А мне что же, обмануть смерть, отнять у нее жизнь этого нищего? Черт побери, я не знаю, что предпочтительнее: быть или не быть! О, этого вопроса не задают ночующие в своих спальнях с поддельным югом и весной, намалеванной на стенах, когда настоящая весна цепенеет на улице; им подают природу на стол, как лакомое блюдо, и они смакуют ее глоточками, соблюдая регулярность, чтобы не пресытиться. А этот покоится, так сказать, непосредственно на груди у старой матери, своенравной и капризной, как всякая старуха, и она то обогревает своих детей, то душит. Но нет, ты, наша мать, вечно верна и неизменна; ты предлагаешь своим детям плоды в зеленых тенистых кущах, согревающий огонь и воспоминание о тебе, когда ты дремлешь. Это братья оттолкнули Иосифа{41}, коварно лишив его даров, которые ты предназначаешь ему наравне с другими детьми. О, братья недостойны того, чтобы Иосиф обитал среди них! Ему лучше заснуть!

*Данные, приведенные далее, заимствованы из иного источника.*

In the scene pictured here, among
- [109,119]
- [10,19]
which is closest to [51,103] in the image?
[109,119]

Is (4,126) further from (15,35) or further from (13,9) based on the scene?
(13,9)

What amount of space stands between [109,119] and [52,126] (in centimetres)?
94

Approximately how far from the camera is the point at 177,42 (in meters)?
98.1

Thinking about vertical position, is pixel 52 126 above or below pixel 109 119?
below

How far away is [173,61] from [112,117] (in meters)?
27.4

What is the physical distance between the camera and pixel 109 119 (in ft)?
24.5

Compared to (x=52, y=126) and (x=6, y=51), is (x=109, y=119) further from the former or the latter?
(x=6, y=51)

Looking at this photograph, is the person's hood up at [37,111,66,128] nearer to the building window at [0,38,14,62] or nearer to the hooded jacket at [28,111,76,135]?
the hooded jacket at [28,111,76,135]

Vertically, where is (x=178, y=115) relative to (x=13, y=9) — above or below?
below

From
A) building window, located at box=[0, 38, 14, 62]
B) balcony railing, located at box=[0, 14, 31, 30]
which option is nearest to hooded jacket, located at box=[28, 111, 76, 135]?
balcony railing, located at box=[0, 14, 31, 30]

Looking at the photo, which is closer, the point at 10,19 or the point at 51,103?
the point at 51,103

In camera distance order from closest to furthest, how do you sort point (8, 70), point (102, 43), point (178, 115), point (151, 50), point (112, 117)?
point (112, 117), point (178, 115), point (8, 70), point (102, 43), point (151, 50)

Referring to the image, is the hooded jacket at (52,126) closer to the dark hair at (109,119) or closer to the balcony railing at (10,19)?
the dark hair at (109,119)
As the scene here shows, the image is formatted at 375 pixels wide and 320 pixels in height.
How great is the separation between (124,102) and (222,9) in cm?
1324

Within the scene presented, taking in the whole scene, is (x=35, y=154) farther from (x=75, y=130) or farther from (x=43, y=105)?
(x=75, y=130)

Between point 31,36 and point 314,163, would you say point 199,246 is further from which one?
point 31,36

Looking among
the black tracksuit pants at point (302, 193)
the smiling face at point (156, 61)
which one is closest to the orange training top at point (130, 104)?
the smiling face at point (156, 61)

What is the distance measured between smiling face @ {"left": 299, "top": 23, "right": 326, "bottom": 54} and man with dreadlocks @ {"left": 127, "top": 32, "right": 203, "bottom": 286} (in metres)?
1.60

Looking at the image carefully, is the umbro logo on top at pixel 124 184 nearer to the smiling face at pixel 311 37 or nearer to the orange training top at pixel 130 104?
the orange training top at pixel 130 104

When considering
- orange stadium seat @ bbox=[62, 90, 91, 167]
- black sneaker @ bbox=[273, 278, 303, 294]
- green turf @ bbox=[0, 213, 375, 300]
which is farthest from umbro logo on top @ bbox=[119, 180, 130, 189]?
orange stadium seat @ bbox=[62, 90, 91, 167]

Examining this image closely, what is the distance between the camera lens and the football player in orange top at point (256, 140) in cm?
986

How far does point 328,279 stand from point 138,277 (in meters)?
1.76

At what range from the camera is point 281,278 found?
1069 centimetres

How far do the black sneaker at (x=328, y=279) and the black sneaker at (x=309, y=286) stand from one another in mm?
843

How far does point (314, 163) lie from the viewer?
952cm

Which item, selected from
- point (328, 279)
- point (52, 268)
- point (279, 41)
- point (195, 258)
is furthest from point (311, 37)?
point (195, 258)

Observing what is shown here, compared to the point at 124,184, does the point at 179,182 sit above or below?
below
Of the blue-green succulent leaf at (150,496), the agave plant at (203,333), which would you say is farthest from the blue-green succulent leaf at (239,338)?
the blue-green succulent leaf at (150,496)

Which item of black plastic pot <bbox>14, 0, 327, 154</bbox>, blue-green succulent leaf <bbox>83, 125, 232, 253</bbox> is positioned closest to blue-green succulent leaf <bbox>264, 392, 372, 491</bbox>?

Лицо уже похолодело и застыло, сон кладет брату на руки статую брата{42}; я воздвигну ее здесь, чтобы она пугалом встречала наступающий день, когда взойдет солнце. — О смерть-убийца, нищий не забыл еще свою жизнь и любовь — темный локон его жены таится в лохмотьях у него на груди; тебе не следовало губить его — и все-таки —
ГРЕЗА ЛЮБВИНет, любовь не прекрасна, восхищает лишь греза любви! Слушай мою молитву, строгий юноша! Когда ты видишь возлюбленную у меня на груди, да будет роза скорее сорвана, а белое покрывало опущено на цветущее лицо. Белая роза смерти прекраснее своей сестры, ибо она напоминает о жизни, придавая ей ценность и прелесть. Над могильным холмом возлюбленной всегда парит ее образ, вечно юный, увенчанный, и никогда действительность не коснется ее черт, чтобы она охладела и кончилось объятие. Любимую надо скорее похитить, юноша, тогда беглянка вернется снова в моих грезах и напевах, она сплетет венок из моих песен и с моими мелодиями воспарит на небо. Только живое умирает, мертвое неразлучно со мной, и вечна наша любовь и наше объятие!
Слышишь! — танцевальная музыка и похоронное пение — весело звенят бубенцы! Смелее вперед, кто заглушит другого, тот уведет с собой невесту. Жаль только, я вижу двух невест, белую и румяную — две свадьбы, на одной плакальщицы воют по-своему, а этажом выше играют музыканты на флейтах и скрипках, и над комнаткой смерти с гробом потолок дрожит и гудит от танца.